Mitigations (apply at least one):

  • Remove untrusted content from the agent's context (don't let it read user-submitted rows in the same session it has DB write).
  • Limit external communication (read-only MCPs, no shell, no HTTP).
  • Split agents: one reads untrusted content with no privileges, a different agent acts on summaries with no untrusted input.

Limit the MCPs you connect

Each MCP is a new attack surface. Don't connect Slack, GitHub issues, Notion, email, and a DB to the same agent unless you really need to. The agent that fixes your code doesn't need to read your inbox. Quarterly: cull MCPs you don't actively use.
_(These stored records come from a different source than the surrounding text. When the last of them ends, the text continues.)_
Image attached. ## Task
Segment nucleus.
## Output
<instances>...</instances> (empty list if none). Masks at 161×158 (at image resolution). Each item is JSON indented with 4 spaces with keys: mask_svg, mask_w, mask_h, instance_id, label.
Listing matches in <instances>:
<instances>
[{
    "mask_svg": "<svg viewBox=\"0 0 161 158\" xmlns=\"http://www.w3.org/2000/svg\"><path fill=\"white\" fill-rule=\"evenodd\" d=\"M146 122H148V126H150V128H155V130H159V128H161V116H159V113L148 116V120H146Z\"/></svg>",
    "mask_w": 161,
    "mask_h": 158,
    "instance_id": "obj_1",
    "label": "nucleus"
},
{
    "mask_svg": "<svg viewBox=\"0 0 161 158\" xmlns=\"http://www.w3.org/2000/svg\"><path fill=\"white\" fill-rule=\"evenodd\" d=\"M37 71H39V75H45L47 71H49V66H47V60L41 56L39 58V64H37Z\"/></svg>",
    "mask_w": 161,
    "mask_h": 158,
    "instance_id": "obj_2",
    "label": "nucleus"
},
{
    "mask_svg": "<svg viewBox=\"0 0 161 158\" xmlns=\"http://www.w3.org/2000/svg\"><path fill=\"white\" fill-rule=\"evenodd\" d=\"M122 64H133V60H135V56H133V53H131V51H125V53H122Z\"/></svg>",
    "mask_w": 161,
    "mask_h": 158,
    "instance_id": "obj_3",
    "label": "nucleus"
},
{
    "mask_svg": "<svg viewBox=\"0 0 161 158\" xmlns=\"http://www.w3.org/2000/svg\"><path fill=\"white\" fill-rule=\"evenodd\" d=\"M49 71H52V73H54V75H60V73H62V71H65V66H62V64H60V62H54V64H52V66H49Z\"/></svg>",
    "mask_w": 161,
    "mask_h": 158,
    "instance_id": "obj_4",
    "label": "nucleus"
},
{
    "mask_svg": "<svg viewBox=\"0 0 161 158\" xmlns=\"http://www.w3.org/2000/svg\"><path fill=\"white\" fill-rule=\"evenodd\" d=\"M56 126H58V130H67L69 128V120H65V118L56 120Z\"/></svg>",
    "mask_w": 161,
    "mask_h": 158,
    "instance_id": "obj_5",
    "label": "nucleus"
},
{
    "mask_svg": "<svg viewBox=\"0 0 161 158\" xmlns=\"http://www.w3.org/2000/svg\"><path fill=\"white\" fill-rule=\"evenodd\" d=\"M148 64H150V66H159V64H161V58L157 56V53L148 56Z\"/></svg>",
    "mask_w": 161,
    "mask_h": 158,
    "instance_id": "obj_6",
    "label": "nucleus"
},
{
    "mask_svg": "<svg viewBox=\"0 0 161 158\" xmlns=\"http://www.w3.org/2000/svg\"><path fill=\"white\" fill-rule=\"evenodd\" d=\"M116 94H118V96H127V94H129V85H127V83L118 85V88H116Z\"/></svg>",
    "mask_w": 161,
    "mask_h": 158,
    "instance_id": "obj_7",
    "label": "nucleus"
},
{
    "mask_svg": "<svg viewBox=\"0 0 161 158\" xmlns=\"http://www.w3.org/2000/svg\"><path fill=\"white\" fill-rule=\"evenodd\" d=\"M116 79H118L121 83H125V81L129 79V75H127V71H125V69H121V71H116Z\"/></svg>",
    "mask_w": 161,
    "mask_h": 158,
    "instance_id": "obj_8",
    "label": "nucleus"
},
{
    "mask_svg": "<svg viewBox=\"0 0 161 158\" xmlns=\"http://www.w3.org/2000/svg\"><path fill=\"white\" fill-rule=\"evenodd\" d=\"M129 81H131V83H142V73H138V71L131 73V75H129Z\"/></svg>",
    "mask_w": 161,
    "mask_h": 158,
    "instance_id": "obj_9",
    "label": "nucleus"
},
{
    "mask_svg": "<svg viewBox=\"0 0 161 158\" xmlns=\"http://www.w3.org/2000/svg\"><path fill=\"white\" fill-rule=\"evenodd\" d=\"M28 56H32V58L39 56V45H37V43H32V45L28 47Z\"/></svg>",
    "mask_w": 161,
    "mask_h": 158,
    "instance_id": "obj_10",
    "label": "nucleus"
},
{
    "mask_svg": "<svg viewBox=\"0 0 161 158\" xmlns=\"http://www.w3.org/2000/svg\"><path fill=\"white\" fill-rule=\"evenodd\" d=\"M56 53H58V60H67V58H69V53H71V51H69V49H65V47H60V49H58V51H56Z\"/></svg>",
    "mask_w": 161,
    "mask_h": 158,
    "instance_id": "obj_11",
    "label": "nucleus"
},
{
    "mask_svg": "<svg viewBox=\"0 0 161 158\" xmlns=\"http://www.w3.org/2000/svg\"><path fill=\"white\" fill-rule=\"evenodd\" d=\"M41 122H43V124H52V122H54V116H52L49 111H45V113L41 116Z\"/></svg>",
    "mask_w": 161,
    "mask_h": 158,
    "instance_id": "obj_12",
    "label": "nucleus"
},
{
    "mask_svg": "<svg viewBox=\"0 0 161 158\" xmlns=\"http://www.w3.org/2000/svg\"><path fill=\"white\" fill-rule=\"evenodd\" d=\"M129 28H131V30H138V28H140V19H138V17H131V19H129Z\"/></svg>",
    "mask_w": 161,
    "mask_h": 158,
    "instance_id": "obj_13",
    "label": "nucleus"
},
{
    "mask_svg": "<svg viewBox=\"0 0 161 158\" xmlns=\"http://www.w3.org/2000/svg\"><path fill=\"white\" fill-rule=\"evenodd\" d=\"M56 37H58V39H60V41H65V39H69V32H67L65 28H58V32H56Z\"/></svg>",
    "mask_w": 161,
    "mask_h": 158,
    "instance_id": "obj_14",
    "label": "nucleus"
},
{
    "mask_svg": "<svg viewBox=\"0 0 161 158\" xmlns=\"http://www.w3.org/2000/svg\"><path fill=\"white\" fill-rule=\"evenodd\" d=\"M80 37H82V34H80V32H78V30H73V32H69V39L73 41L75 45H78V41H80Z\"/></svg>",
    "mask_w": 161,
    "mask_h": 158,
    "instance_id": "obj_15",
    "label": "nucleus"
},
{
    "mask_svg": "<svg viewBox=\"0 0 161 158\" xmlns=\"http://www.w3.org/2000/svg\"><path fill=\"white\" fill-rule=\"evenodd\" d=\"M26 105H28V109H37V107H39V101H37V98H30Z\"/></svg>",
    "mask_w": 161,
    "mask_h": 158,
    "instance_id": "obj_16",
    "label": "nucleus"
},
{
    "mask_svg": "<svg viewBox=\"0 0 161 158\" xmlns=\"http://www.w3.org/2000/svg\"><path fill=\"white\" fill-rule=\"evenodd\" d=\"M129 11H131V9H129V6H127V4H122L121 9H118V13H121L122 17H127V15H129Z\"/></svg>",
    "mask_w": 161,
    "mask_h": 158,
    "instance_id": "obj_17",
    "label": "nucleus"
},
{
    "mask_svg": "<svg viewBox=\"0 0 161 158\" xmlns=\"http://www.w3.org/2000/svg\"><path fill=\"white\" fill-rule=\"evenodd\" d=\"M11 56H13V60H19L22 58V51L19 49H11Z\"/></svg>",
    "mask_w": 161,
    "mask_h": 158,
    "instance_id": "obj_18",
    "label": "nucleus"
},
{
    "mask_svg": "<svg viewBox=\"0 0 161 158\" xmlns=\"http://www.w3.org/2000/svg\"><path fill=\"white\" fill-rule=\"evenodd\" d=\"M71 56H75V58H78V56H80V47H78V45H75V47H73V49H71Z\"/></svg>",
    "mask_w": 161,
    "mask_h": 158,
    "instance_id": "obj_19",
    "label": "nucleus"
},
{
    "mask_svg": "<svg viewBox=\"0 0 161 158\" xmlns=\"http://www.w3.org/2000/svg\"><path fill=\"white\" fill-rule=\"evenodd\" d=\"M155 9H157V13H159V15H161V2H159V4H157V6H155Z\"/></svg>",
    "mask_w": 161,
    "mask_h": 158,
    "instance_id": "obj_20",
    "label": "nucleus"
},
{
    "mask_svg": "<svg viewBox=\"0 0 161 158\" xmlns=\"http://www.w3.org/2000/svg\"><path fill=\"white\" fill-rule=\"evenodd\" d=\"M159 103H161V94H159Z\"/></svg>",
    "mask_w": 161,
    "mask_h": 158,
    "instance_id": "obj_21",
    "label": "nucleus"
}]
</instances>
When the MCP isn't your own

If you must use a community MCP:

  • Fork it. Pin your fork. Auto-deploy from a hash, not from upstream main.
  • Subscribe to the upstream repo's releases — if the maintainer goes quiet or behavior changes, you'll notice.
  • Don't auto-update.

Audit-time tooling

  • MCP Inspector — Anthropic's official tool. Sandbox + introspect an MCP before connecting.
  • mcp-scan — static analysis for MCP servers; flags risky patterns.

TL;DR — five rules

  1. Treat every MCP as untrusted code with root-equivalent permissions: audit before installing, scope to the minimum, pin versions, monitor at runtime, and remove what you don't need. (MCP spec)
  2. Treat all tool inputs as untrusted — they come from an LLM, not directly from the user.
  3. Don't bind to 0.0.0.0 for local servers.
  4. Never share tokens between MCP servers. Service-specific, minimal-scope.
  5. Don't compose the lethal trifecta — private data + untrusted content + outbound communication = exfiltration.